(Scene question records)
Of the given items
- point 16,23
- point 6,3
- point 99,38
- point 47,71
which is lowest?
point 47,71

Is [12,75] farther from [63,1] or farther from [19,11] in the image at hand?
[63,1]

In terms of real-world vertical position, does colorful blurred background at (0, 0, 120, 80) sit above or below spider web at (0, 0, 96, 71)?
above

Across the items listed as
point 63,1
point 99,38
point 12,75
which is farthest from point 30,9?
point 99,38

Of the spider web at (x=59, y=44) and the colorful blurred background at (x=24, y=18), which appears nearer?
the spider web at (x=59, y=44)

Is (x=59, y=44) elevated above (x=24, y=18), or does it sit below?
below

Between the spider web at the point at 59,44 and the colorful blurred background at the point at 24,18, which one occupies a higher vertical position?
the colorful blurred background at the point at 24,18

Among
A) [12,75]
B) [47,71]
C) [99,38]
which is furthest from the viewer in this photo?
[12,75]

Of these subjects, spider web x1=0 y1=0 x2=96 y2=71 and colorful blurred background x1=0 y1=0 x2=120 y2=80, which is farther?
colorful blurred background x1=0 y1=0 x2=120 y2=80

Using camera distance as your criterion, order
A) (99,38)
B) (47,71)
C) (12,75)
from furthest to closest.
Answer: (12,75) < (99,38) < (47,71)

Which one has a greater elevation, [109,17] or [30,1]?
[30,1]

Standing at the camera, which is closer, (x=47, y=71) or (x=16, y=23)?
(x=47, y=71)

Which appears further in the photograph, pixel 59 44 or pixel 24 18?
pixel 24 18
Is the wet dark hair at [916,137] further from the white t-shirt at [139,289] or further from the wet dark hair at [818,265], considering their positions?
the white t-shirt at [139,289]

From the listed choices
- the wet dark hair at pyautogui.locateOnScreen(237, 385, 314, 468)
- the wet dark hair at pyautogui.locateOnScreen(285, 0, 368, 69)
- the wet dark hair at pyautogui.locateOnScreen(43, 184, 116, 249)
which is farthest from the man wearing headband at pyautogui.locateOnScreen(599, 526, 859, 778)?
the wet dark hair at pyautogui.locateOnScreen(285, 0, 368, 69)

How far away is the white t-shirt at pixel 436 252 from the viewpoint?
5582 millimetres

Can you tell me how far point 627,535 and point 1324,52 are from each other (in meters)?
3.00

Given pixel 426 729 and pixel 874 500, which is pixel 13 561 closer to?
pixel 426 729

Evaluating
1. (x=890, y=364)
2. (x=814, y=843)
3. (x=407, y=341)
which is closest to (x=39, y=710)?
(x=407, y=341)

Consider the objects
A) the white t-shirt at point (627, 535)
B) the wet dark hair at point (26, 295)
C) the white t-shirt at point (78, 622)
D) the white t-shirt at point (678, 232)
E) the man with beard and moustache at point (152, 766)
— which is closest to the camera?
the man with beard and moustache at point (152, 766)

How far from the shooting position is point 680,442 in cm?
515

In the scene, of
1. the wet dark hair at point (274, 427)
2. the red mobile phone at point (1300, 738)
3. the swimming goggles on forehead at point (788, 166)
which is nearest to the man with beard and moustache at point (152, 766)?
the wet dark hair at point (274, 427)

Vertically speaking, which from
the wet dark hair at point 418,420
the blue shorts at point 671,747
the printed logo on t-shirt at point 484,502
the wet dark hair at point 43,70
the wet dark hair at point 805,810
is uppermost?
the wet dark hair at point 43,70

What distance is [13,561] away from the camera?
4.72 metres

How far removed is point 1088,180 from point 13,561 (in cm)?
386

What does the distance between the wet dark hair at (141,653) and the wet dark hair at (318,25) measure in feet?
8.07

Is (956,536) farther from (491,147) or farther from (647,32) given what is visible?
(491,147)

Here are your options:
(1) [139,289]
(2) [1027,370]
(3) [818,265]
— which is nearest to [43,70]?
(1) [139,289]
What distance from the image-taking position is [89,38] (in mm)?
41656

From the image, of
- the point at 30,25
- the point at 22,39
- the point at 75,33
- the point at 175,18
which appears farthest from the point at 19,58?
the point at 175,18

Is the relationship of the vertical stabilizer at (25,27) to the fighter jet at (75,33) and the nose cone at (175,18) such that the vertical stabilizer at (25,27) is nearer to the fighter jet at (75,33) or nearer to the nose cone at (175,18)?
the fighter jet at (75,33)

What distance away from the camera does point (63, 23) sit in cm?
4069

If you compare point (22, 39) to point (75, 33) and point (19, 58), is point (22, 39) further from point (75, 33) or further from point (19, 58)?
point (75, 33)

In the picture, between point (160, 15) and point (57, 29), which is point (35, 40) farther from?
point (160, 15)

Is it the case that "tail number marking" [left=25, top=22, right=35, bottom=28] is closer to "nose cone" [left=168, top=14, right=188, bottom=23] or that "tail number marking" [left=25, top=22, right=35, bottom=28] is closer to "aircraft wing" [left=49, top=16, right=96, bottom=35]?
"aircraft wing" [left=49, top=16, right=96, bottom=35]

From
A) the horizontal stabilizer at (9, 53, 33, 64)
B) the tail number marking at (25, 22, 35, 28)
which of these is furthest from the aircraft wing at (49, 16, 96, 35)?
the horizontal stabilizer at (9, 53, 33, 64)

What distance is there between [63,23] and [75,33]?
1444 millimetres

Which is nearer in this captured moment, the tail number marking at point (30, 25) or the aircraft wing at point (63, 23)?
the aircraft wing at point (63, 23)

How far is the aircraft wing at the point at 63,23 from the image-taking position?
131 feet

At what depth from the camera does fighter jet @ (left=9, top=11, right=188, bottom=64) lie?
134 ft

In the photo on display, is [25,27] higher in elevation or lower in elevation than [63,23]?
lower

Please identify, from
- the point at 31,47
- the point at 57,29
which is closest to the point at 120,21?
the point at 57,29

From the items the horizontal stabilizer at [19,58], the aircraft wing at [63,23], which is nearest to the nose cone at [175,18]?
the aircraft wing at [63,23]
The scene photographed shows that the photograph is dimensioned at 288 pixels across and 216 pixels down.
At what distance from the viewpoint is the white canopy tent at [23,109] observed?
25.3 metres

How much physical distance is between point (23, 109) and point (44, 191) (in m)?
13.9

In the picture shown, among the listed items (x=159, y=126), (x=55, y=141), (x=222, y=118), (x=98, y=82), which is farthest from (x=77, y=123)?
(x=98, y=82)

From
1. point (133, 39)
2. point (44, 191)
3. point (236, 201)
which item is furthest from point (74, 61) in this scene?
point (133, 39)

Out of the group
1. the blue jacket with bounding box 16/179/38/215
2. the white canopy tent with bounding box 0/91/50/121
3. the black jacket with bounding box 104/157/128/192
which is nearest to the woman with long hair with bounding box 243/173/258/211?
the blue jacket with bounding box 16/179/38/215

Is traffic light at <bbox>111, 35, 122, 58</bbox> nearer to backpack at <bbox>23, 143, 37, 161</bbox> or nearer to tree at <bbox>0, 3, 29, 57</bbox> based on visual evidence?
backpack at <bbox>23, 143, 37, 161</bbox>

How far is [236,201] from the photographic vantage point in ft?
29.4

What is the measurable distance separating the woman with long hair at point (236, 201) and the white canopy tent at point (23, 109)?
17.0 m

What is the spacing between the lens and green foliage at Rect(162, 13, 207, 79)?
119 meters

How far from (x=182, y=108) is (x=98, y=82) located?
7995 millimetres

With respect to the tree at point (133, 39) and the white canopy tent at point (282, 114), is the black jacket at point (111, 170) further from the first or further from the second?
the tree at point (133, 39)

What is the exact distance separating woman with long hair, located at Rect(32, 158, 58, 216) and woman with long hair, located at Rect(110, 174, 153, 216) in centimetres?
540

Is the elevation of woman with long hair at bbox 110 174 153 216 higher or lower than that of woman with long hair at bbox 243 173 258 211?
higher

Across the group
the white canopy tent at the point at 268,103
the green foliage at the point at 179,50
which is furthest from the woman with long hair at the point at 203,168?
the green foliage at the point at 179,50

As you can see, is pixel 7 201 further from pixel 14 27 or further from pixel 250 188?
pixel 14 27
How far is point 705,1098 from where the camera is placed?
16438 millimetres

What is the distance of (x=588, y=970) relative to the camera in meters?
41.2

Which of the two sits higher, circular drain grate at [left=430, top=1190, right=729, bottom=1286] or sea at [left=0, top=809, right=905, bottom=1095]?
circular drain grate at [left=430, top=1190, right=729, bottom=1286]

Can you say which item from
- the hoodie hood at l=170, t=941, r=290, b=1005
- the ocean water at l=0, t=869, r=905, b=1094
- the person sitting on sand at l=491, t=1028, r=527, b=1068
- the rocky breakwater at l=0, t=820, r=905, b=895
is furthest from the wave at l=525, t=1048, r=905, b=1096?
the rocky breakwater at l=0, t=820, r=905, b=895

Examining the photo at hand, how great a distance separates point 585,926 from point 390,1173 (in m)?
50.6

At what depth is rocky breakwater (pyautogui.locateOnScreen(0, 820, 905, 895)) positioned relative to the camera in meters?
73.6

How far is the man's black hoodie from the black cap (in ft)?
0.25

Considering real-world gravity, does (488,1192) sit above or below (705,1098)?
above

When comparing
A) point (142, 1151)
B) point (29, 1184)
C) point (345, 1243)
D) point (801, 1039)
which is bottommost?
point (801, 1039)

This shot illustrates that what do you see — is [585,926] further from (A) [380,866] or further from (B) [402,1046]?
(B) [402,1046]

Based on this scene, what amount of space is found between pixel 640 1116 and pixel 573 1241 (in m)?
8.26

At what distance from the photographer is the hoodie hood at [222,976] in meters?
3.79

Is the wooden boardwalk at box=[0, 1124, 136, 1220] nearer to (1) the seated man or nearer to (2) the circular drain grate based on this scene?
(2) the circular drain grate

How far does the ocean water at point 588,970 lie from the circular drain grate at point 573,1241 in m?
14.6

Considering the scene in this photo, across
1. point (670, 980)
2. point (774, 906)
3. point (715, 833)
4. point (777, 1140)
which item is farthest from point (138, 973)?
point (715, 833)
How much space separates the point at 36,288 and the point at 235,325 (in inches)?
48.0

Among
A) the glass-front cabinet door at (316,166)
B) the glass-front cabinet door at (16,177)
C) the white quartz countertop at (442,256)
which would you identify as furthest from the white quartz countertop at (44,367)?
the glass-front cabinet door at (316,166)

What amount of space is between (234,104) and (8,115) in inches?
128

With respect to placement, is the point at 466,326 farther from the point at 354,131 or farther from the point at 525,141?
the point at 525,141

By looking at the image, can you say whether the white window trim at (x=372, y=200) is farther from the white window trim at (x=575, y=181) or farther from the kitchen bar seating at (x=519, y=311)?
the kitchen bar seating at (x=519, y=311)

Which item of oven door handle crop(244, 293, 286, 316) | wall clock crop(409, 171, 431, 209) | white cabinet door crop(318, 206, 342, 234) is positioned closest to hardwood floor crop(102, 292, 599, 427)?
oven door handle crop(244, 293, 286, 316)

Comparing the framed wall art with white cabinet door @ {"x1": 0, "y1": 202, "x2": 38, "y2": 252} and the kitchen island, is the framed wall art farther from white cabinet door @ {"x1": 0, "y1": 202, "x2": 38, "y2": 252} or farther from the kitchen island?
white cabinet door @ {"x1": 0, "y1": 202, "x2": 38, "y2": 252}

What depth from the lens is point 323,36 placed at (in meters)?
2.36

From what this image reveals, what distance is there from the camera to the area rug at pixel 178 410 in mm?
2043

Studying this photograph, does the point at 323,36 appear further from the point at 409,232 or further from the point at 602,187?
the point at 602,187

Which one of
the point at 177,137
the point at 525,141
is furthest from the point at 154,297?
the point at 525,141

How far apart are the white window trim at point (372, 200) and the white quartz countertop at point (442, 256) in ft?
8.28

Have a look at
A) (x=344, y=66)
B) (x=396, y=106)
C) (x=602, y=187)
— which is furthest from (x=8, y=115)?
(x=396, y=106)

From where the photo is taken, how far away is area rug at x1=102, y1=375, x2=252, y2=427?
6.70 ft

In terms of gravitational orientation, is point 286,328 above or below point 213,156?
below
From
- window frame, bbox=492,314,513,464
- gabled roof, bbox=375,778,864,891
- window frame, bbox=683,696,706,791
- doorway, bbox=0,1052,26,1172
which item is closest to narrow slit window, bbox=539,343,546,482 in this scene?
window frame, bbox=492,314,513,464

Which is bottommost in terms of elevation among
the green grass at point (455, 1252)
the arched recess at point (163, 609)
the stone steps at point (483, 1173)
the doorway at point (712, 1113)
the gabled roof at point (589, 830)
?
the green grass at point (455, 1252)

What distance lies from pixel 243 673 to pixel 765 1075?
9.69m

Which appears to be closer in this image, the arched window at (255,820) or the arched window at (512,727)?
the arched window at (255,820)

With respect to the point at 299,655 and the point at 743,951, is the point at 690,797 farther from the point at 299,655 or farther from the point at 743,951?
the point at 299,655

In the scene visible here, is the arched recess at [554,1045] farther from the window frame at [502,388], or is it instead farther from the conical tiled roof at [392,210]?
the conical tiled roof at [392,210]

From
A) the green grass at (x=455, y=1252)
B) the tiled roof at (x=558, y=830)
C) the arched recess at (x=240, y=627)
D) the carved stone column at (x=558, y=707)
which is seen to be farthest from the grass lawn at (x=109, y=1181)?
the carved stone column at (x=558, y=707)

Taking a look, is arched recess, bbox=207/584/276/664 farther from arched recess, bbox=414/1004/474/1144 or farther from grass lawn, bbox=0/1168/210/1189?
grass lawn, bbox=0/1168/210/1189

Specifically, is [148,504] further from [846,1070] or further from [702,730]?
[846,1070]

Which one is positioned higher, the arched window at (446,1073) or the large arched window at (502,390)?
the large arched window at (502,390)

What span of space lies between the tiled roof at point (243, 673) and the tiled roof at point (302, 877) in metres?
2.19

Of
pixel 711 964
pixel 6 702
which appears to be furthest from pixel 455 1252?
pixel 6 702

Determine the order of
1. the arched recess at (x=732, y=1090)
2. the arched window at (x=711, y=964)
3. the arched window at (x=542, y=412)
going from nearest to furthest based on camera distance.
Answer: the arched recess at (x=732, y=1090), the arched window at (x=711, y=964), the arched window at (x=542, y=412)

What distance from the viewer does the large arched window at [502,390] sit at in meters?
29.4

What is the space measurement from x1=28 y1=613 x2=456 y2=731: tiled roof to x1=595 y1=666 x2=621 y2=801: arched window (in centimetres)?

§ **PROBLEM TO WORK ON**: Begin at the line that has "From the items" and stop after the line that has "25.3 metres". Reproduce only those lines, replacing "white canopy tent" with "white awning" and leaving everything else unchanged.

§ **RESULT OF THE TASK**:
From the items the horizontal stabilizer at [19,58], the aircraft wing at [63,23], which is nearest to the nose cone at [175,18]?
the aircraft wing at [63,23]
The scene photographed shows that the photograph is dimensioned at 288 pixels across and 216 pixels down.
At what distance from the viewpoint is the white awning at [23,109] observed?
25.3 metres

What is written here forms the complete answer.